**Objectif de l'exercice**.
Reproduisez à l'identique, s'il vous plaît, le passage du texte sur la désinformation en RDC qui s'ouvre sur les mots contenant « Un rapport intitulé » et se termine par « et le Nord-Kivu. ».

**Texte source**.
Un rapport intitulé « Médias sociaux et més/désinformation dans le contexte électoral en RDC », publié en mai 2024 par une équipe de chercheurs du Laboratoire de recherches en sciences de l’information et de la communication (LARSICOM) et l’ONG américaine Internews estime, par exemple, que la RDC constitue un environnement particulièrement vulnérable à la pollution informationnelle, en raison de la fragilité des médias, du faible niveau d’éducation aux médias, de la polarisation politique et de l’usage massif et incontrôlé des réseaux sociaux comme source d’information. L’analyse repose sur un corpus de 520 messages, collectés début décembre 2023 à Kinshasa et dans deux provinces du pays : le Haut-Katanga et le Nord-Kivu.
La désinformation en ligne touche aussi des domaines sensibles comme la santé, la sécurité et les institutions. Plusieurs sources confirment cette tendance, comme cette note de l’UNESCO (2025) qui insiste sur la nécessité de combattre la désinformation et les discours de haine pour protéger la liberté d’expression. Les acteurs se distinguent autant par leur diversité que par la variété de leurs mobiles. Un manuel publié conjointement en 2021 par l’International Republican Institute (IRI), le National Democratic Institute for International Affairs (NDI) et le Stanford Internet Observatory intitulé Guide sur la manipulation de l’information : un conseil pratique pour les élections et au-delà précise que « pour compliquer davantage les choses, si certains de ces acteurs agissent de manière indépendante, d’autres agissent en coordination, vont à contre-courant ou profitent du chaos général et du manque de confiance dans l’environnement informationnel ». Les formations politiques, les mouvements de campagne, les administrations étrangères, les autorités nationales, les groupes malveillants et radicaux, ainsi que les médias dépendants, y sont identifiés comme des acteurs majeurs contribuant au désordre informationnel.
Selon Pierre Nsana, professeur en journalisme à l’Université des sciences de l’information et de la Communication de Kinshasa en RDC, les narratifs désinformationnels autour des puissances étrangères en Afrique puisent leur carburant autant dans l’héritage historique de la guerre froide, que dans le rejet du néocolonialisme occidental, le contexte sécuritaire, la perception de l’Occident et l’exaltation d’un nationalisme africain. « La France, les États-Unis et l’Europe en général sont souvent perçus comme des acteurs du pillage des ressources congolaises et de la déstabilisation politique du pays. Le ressentiment envers les anciennes puissances coloniales alimente un discours qui présente la Russie comme une alternative aux influences occidentales jugées néfastes », argumente-t-il.

**Lignes de données**.
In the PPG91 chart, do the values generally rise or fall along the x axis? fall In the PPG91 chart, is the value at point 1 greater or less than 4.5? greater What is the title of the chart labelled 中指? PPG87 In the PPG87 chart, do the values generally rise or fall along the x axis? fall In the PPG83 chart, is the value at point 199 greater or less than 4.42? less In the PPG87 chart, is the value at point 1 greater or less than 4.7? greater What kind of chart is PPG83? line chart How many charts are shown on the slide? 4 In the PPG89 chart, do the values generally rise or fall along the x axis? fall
...
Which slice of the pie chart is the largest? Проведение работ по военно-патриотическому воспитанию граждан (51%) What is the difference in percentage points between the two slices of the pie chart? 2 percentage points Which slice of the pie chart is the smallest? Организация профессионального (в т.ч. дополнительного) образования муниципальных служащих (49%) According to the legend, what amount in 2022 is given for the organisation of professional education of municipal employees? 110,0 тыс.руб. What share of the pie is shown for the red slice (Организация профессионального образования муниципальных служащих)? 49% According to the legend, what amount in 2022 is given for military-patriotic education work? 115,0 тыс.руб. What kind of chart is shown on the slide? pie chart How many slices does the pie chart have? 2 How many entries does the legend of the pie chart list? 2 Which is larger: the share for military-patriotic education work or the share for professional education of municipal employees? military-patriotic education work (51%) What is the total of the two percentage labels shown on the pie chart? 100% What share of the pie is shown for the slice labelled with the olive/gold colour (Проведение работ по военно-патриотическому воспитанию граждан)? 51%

**Résultat attendu**.
Un rapport intitulé « Médias sociaux et més/désinformation dans le contexte électoral en RDC », publié en mai 2024 par une équipe de chercheurs du Laboratoire de recherches en sciences de l’information et de la communication (LARSICOM) et l’ONG américaine Internews estime, par exemple, que la RDC constitue un environnement particulièrement vulnérable à la pollution informationnelle, en raison de la fragilité des médias, du faible niveau d’éducation aux médias, de la polarisation politique et de l’usage massif et incontrôlé des réseaux sociaux comme source d’information. L’analyse repose sur un corpus de 520 messages, collectés début décembre 2023 à Kinshasa et dans deux provinces du pays : le Haut-Katanga et le Nord-Kivu.